━━ RECORDS SUPPLIED

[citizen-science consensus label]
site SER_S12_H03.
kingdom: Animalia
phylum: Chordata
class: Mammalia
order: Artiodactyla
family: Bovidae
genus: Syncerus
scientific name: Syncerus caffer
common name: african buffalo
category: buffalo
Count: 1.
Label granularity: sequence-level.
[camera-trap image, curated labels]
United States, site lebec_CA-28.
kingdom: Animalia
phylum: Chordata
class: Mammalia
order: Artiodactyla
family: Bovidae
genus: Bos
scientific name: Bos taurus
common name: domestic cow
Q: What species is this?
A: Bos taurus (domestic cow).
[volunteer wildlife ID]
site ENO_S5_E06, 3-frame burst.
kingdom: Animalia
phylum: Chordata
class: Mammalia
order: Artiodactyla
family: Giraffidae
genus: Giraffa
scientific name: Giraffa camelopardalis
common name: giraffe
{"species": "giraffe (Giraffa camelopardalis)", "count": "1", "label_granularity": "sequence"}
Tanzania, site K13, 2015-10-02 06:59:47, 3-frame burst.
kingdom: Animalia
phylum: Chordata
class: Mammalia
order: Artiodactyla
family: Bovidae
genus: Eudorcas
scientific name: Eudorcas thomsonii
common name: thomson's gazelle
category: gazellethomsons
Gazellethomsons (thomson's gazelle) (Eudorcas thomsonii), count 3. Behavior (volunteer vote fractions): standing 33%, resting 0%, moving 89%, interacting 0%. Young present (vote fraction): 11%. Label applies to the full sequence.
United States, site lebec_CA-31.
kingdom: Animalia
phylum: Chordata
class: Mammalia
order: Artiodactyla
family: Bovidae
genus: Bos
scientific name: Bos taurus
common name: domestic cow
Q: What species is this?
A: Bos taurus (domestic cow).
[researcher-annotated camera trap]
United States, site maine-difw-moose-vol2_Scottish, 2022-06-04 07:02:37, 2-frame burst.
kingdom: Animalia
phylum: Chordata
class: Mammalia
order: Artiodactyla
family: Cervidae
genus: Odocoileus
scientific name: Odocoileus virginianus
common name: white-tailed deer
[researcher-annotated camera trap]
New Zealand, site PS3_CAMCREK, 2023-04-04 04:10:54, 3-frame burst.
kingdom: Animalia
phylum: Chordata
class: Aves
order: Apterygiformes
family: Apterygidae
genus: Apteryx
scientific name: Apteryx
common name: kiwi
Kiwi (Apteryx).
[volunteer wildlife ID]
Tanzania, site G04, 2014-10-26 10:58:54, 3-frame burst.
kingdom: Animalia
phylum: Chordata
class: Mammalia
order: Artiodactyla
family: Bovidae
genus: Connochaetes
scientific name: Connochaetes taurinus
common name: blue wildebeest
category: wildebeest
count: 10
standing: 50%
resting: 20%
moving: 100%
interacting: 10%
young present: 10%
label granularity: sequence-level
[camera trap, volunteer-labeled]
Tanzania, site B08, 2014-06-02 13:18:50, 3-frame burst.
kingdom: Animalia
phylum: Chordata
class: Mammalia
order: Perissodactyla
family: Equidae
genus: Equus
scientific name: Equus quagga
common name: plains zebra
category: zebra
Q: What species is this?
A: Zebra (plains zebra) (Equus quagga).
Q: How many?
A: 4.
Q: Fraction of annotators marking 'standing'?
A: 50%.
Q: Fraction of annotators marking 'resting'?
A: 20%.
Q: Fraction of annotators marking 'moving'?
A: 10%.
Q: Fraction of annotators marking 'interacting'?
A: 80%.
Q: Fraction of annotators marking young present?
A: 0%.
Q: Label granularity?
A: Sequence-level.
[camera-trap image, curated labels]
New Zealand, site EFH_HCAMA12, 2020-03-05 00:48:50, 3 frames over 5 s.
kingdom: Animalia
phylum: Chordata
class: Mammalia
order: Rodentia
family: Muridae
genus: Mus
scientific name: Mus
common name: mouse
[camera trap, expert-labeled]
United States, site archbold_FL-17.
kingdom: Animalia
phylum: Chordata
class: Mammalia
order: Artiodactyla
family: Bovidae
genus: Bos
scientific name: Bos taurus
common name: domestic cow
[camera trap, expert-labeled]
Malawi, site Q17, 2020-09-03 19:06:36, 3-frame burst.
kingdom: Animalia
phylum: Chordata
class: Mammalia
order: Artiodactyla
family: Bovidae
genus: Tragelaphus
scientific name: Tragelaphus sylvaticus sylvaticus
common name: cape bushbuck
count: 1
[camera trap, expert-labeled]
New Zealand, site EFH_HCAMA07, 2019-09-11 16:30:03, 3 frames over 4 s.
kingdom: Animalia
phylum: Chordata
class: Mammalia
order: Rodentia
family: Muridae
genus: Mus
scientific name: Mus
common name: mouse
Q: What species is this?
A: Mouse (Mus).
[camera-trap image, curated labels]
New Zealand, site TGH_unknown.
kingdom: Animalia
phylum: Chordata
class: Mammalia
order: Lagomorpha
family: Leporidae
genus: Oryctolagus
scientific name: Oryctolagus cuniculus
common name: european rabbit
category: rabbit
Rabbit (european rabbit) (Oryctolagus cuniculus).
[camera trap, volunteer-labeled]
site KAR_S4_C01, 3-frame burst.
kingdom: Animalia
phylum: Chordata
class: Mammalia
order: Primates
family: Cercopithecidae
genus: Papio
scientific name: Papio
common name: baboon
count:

━━━━

In the data, how many lines include the string "marking"? Reply with only that number.

RESULT BELOW. 5